Patient (angrily): I just know what I saw is all. I'm not going to give up and just go into some hospice.
Rolling with resistance
Clinician: What have you heard about hospice?
Patient: My aunt was in hospice. It was terrible! All they wanted to do was give her that morphine. She died two days after she got into hospice, just because they were pushing that morphine on her.
Clinician:(reflection) Your aunt's experience was not good. You wouldn't want that to happen to you.
Patient: Yeah, I don't want to be all doped up. That's all they do to you in that hospice.
Clinician:(reflection) It's pretty important to you that you have control and can decide whether and how you get medication.
Patient: Yeah. I want my pain controlled but I sure don't want to be drugged up.

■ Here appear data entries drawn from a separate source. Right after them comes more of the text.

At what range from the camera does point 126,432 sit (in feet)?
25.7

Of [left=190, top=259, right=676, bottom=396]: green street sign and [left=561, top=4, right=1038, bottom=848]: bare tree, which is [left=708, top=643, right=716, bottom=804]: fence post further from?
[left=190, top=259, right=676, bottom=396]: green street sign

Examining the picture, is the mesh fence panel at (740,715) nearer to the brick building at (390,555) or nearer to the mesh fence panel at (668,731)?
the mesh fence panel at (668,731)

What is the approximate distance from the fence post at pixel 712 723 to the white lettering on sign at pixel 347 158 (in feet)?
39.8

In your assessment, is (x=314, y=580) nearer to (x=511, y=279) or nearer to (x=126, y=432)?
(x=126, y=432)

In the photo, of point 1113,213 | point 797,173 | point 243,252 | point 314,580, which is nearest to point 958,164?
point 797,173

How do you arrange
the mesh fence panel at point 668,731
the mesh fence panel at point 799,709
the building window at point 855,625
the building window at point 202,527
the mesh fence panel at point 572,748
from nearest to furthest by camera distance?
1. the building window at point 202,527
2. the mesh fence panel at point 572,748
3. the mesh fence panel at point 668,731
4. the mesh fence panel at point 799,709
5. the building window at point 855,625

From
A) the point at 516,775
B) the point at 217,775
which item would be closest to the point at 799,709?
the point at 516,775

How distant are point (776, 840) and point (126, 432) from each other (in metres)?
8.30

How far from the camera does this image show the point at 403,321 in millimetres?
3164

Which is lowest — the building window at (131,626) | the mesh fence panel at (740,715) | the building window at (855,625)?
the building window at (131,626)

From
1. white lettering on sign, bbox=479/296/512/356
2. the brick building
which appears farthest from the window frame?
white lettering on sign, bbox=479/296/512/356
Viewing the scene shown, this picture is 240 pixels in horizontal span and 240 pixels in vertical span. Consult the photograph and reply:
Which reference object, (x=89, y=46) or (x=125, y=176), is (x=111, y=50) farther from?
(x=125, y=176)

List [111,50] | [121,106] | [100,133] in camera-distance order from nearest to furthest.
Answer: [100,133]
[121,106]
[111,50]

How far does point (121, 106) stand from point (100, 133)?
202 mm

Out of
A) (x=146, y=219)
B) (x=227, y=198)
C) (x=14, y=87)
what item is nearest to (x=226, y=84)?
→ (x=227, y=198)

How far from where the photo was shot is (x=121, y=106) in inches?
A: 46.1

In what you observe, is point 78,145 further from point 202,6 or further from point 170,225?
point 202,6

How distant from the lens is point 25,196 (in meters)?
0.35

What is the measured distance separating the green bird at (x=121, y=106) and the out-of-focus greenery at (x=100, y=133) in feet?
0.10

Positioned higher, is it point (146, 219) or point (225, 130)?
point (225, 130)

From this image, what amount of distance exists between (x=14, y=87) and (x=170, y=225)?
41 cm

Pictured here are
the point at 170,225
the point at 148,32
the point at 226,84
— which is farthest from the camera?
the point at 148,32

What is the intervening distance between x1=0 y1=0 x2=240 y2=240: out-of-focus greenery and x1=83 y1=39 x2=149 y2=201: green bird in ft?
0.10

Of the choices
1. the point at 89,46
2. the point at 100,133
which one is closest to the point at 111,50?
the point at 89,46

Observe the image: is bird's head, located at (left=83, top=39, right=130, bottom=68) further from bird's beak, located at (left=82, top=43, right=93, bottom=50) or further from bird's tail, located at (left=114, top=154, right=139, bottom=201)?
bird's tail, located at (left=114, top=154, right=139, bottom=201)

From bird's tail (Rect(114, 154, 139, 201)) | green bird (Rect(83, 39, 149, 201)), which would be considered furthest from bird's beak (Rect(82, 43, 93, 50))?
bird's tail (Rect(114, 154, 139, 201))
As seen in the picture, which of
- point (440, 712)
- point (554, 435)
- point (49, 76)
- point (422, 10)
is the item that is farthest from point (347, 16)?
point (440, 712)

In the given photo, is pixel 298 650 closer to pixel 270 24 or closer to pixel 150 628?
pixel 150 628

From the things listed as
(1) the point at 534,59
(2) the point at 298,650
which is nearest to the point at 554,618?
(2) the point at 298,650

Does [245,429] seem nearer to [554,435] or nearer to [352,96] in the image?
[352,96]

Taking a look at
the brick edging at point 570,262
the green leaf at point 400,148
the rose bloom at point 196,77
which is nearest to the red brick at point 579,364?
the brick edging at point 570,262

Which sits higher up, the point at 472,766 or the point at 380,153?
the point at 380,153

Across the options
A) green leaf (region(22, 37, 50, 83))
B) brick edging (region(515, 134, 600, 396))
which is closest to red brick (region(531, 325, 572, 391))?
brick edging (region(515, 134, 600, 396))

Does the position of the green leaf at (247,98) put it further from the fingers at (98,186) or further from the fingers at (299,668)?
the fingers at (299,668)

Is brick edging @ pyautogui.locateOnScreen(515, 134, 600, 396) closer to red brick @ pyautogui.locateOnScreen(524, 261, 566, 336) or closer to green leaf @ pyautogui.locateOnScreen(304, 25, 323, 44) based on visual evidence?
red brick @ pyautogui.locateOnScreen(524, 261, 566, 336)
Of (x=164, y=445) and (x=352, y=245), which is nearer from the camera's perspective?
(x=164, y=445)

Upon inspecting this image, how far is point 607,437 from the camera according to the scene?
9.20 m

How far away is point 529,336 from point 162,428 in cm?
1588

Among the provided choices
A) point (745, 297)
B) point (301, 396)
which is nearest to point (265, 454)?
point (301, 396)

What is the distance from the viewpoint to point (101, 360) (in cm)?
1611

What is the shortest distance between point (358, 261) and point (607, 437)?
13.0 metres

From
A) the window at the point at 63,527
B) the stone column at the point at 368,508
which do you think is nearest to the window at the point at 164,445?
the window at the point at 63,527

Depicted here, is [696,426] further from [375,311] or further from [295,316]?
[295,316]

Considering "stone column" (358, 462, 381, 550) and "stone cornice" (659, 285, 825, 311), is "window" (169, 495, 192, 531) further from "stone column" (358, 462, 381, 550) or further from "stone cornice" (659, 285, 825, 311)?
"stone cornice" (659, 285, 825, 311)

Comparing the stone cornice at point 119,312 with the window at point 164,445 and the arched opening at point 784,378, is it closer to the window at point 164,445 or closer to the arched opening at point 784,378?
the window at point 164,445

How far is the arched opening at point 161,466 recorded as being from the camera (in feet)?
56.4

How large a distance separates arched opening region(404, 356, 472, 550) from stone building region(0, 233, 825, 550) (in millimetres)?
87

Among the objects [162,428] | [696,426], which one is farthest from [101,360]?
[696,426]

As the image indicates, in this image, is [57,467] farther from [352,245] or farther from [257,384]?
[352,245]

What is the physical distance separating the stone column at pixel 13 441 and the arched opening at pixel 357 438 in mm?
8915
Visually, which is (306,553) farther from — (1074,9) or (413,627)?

Clinician: I want you to have good pain control too and to help you be awake and enjoying life as long as possible. In my experience the hospice I work with is pretty good at both those things so it might be different than the one your aunt had experience with. Would it be OK if I tell you a little more about it?
Patient: OK.
Clinician: In the hospice I work with the nurses work pretty closely with the patient to make sure that they are feeling as good as possible. If it is important for you to be awake and alert, that would be their goal too and they'd give you as much or as little medication as you wanted.
Patient: Hmmmm …. Well, does insurance cover it?